- [WHAT YOU HAVE TO DO]
Starting at the line below holding "Mirage Pet Products" and stopping at the line holding "Adding Fractions with", print every line exactly, both ends included, and leave the rest out.

BEGIN

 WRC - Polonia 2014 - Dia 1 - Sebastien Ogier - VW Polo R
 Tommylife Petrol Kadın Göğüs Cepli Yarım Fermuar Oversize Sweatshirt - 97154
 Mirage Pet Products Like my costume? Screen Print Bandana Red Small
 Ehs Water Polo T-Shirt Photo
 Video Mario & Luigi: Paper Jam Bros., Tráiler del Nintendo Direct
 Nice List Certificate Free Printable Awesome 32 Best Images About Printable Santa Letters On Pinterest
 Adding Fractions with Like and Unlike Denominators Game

END
BEGIN

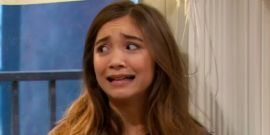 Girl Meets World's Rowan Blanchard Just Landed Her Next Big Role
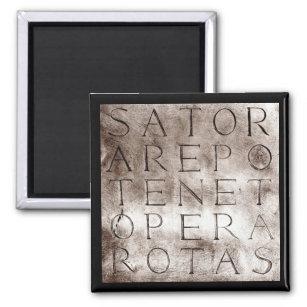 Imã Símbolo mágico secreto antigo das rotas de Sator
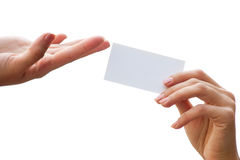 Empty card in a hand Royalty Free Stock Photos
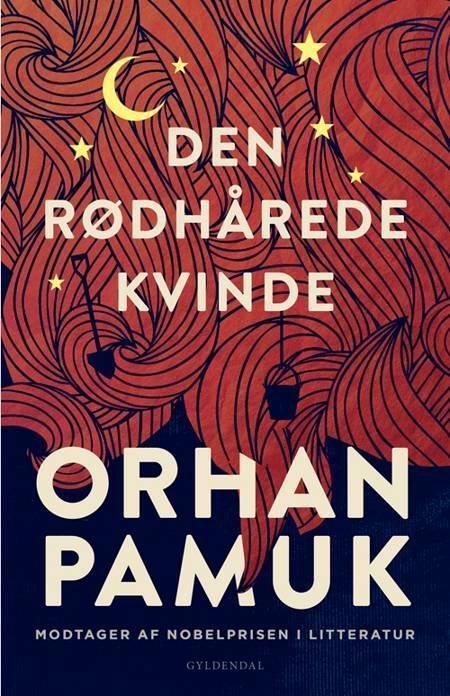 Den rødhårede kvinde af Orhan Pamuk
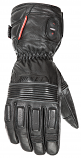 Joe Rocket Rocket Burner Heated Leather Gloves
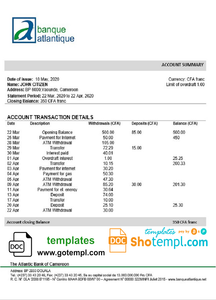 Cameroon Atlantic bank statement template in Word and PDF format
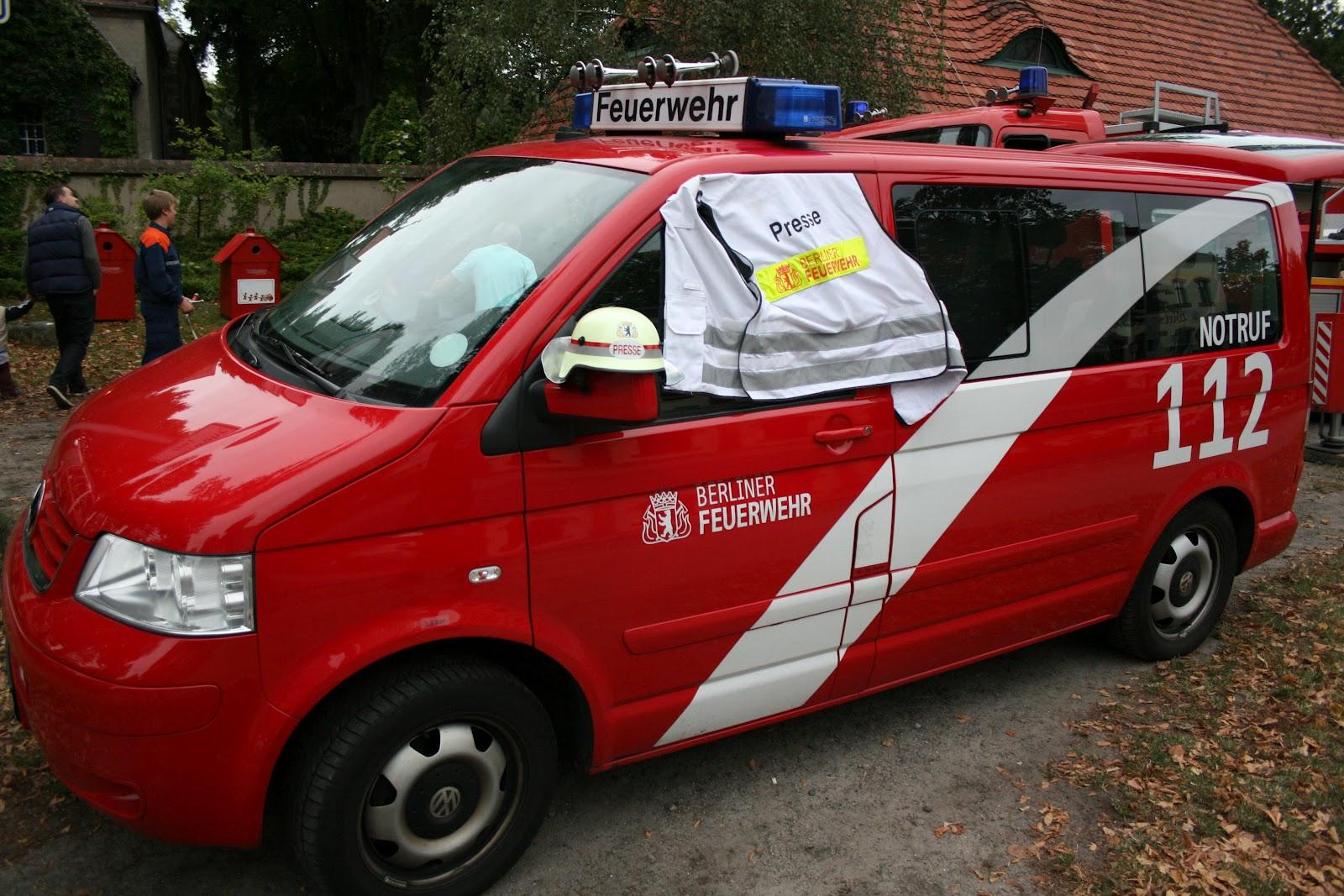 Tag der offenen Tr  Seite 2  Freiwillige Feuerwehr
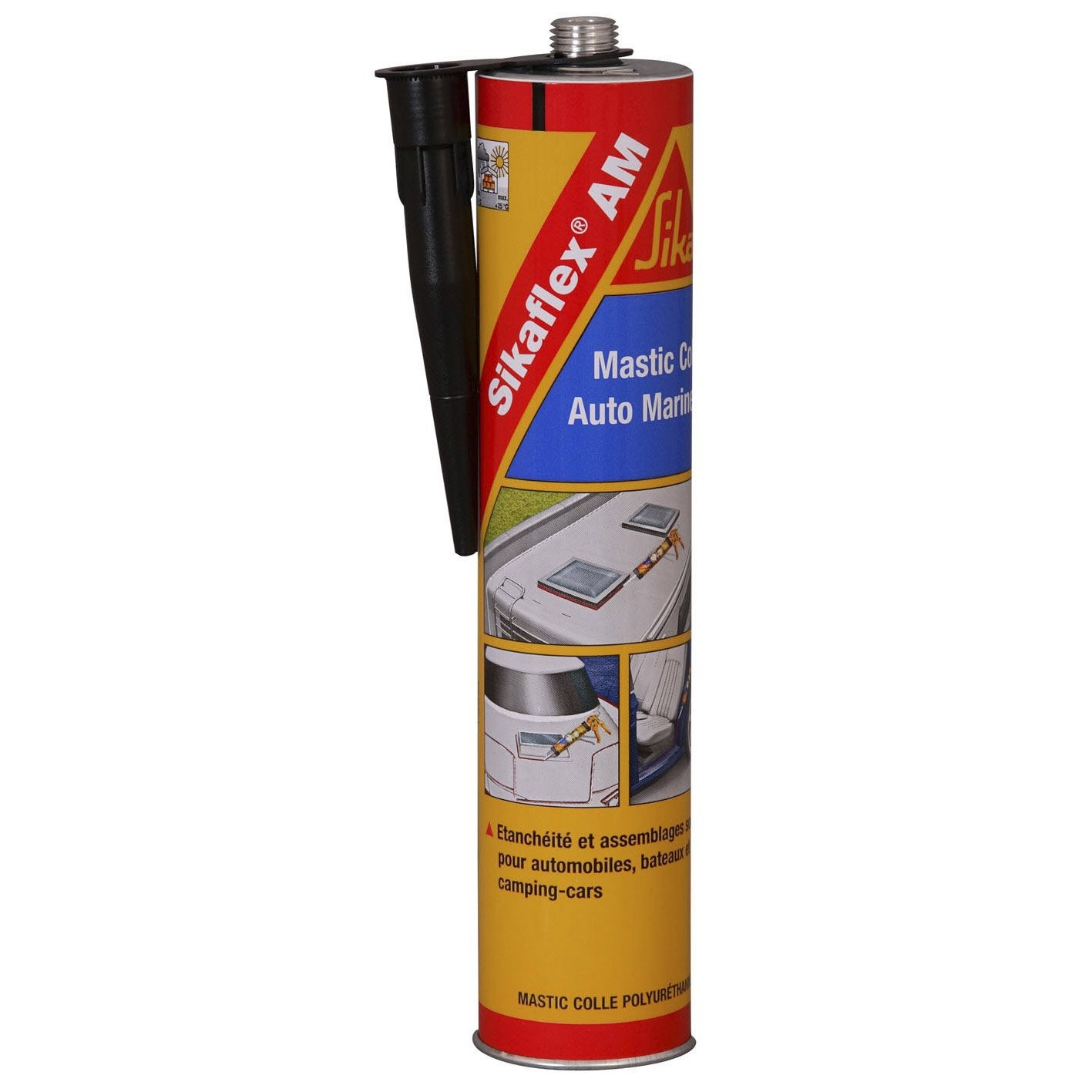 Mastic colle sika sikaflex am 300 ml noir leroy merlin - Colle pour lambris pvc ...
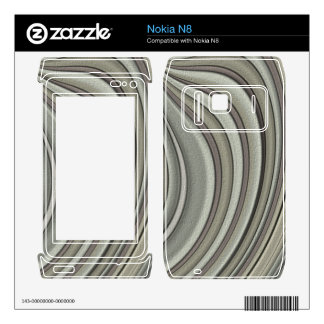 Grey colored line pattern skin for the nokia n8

END

- [FINISHED TASK]
 Mirage Pet Products Like my costume? Screen Print Bandana Red Small
 Ehs Water Polo T-Shirt Photo
 Video Mario & Luigi: Paper Jam Bros., Tráiler del Nintendo Direct
 Nice List Certificate Free Printable Awesome 32 Best Images About Printable Santa Letters On Pinterest
 Adding Fractions with Like and Unlike Denominators Game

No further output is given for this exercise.